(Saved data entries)
----

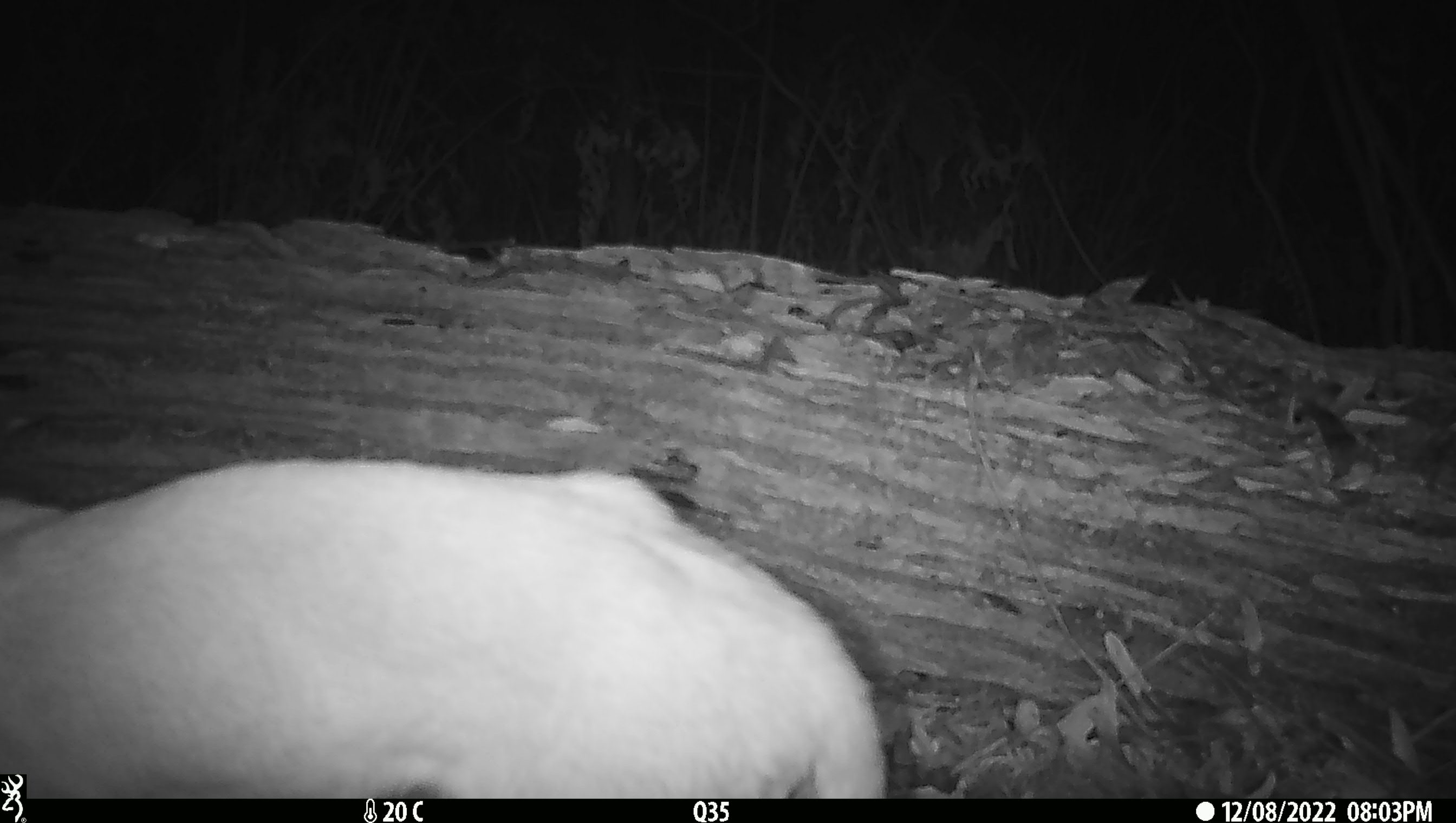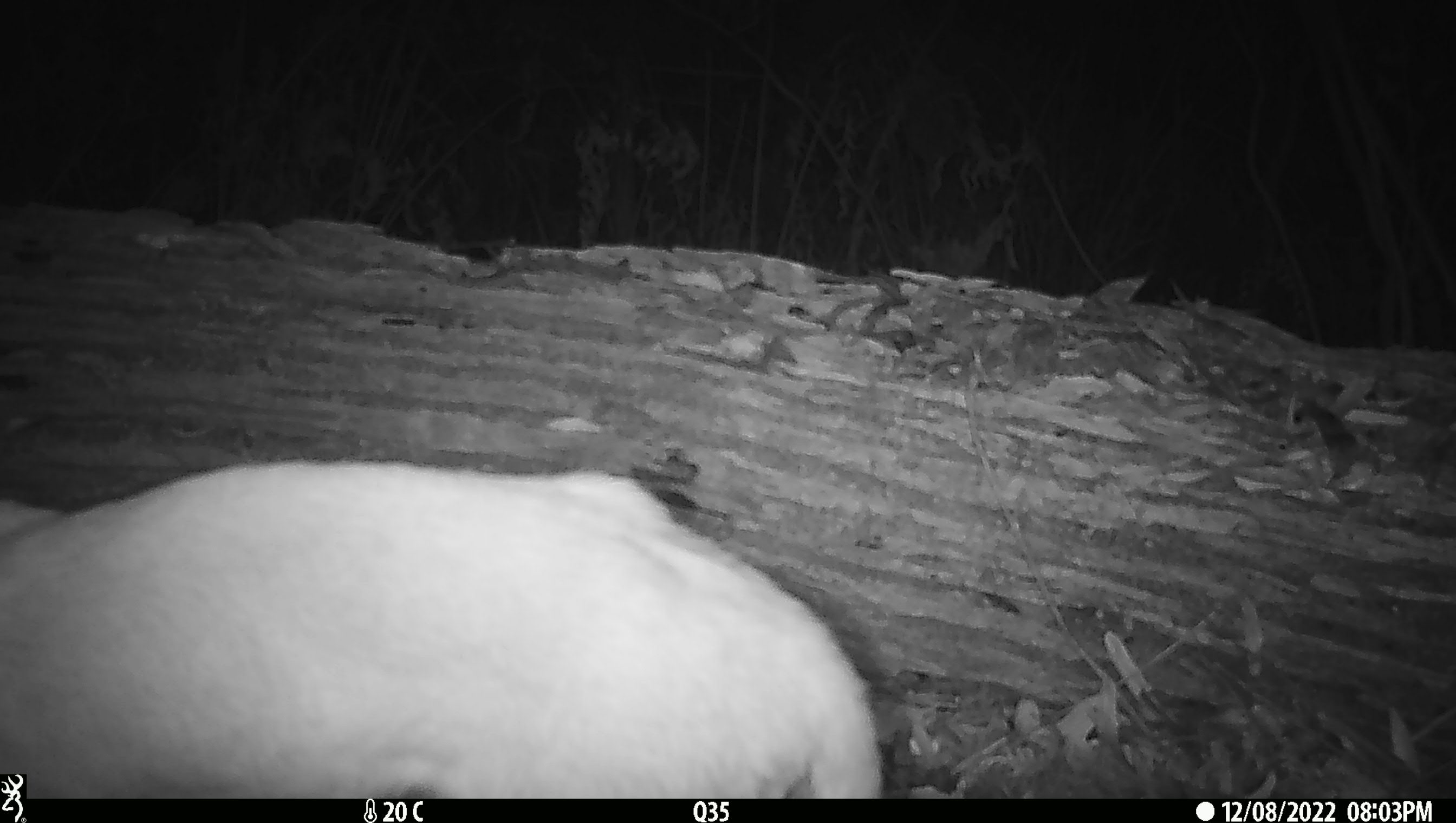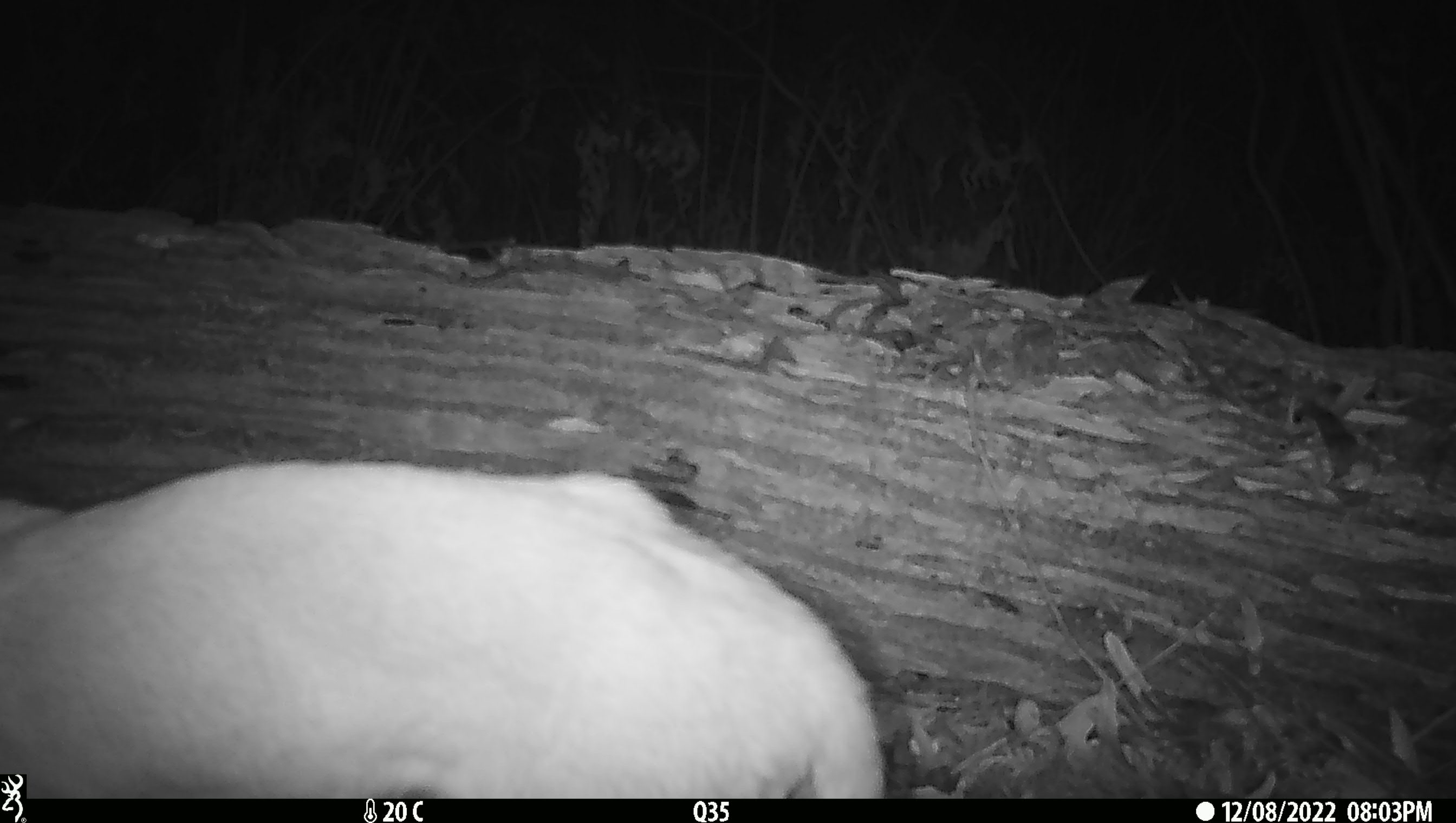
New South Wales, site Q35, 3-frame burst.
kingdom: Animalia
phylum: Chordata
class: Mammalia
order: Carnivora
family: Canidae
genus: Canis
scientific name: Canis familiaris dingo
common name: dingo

----

» **AIM OF THE TASK**
Output the lines from the one with "order: Carnivora" to the final line of the entries above, exactly as they stand, please, and nothing else.

» **RESPONSE BELOW**
order: Carnivora
family: Canidae
genus: Canis
scientific name: Canis familiaris dingo
common name: dingo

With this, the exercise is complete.